= GIVEN PASSAGE =
A uni student has come up with an app to make it easier to travel in the covid era

- January 12, 2021 1 MIN READ
Erika Harman, creator of the VaxVisa app
As people hope to travel again in 2021, a healtchare worker  has come up with a tech solution to help navigate the covid-safe demands of airlines.

Erika Harman, a dietician studying for her Masters in Healthcare Innovations at Bond University, developed the app VaxVisa to carry verifiable digital certificates for vaccination and laboratory test results. She says it’s much like the digital boarding passes used by airlines and would assist with the boarding process.

“My partner and I were acutely aware that if people had the ability to provide verifiable proof of laboratory tests and vaccination results via a personal device accessible anywhere in real time, this would be a useful way of assisting authorities to manage the COVID situation without the need for mass lockdowns and closing of businesses,” she said. 

“People without the disease who could still work, who could still contribute to the economy, had no way to prove they didn’t have the disease, so everything had to be shut, and that’s crippled economies and had very bad effects on people’s mental health.”

Harman adds that the digital certificates could also be used in the workplace, a sports stadium, or at other events. 

The app uses open source software already in use in health systems globally and has the flexibility to provide tailor-made solutions to meet the requirements of different health authorities or governments.

“All we’re wanting to do is provide digital certificates which are verifiable for whatever test health authorities say they need,” she said.

“After this, if we can ever see a way out of the fog with COVID-19, our technology will be able to do the same for any other travel vaccination.”

VaxVisa recently took out second place in Bond University’s Transformer Launch Pad entrepreneurship competition, winning $1000 to help develop the product.

= GIVEN DATA =
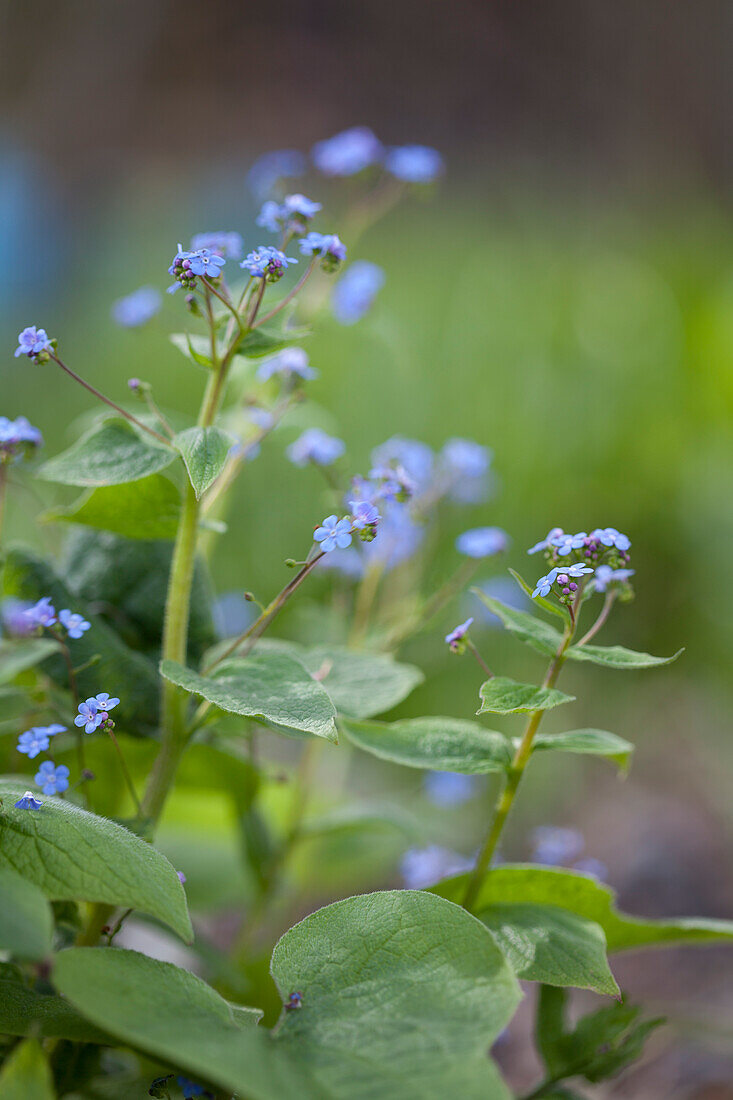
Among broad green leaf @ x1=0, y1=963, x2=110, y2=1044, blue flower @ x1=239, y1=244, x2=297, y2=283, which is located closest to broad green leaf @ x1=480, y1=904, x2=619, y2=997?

= EXERCISE INSTRUCTIONS =
1 > In the article on the VaxVisa app, what place did VaxVisa take in Bond University's Transformer Launch Pad entrepreneurship competition?
2 > From the article on the VaxVisa app, quote the stretch from "The app uses" through "authorities or governments.".

= RESPONSES TO THE TASKS =
1 > Second place, winning $1000 to help develop the product.

2 >
The app uses open source software already in use in health systems globally and has the flexibility to provide tailor-made solutions to meet the requirements of different health authorities or governments.